On 1 August 2012, China’s Anti-monopoly Law entered its fourth year. The Ministry of Commerce, or MOFCOM, has been active particularly in enforcing the merger control regime. MOFCOM’s enforcement efforts are most visible, with a total of 15 intervention decisions to date including no less than seven in the last 12 months. MOFCOM’s approach and its ability to conduct antitrust analysis has matured in the last 12 months.  

Recent experience has been that while much of MOFCOM’s enforcement approach is becoming more convergent with international antitrust norms, PRC antitrust merger control still retains some Chinese-specific features both on the substantive and the procedural issues. It is oftentimes the lack of due consideration of such features that could lead to surprises in managing the antitrust clearance process in China. In this briefing we summarise recent trends and consider their effect on future global transactions that require a China merger control filing.

Records of spatial reasoning questions:
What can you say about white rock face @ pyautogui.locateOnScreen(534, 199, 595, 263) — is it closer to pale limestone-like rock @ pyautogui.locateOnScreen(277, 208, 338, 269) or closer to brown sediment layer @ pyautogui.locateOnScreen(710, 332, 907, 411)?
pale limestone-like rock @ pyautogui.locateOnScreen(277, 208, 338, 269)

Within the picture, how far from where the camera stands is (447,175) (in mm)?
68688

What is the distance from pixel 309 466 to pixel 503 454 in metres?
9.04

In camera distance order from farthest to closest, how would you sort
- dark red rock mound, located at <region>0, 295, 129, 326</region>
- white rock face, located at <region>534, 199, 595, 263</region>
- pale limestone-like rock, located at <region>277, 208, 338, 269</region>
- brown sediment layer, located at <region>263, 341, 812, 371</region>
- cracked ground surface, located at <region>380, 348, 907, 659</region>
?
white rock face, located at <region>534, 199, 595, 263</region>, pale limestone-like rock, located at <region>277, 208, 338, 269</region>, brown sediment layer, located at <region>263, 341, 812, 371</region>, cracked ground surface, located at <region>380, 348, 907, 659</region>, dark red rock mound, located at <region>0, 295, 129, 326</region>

What this exercise asks:
[1] Reproduce the passage of the briefing on China's merger control starting at "On 1 August" and ending at "matured in the last 12 months.".
[2] According to the briefing on China's merger control, how many intervention decisions has MOFCOM issued to date?
Answer using only the briefing on China's merger control, without drawing on the data.

Per-task answers:
[1]
On 1 August 2012, China’s Anti-monopoly Law entered its fourth year. The Ministry of Commerce, or MOFCOM, has been active particularly in enforcing the merger control regime. MOFCOM’s enforcement efforts are most visible, with a total of 15 intervention decisions to date including no less than seven in the last 12 months. MOFCOM’s approach and its ability to conduct antitrust analysis has matured in the last 12 months.

[2] A total of 15.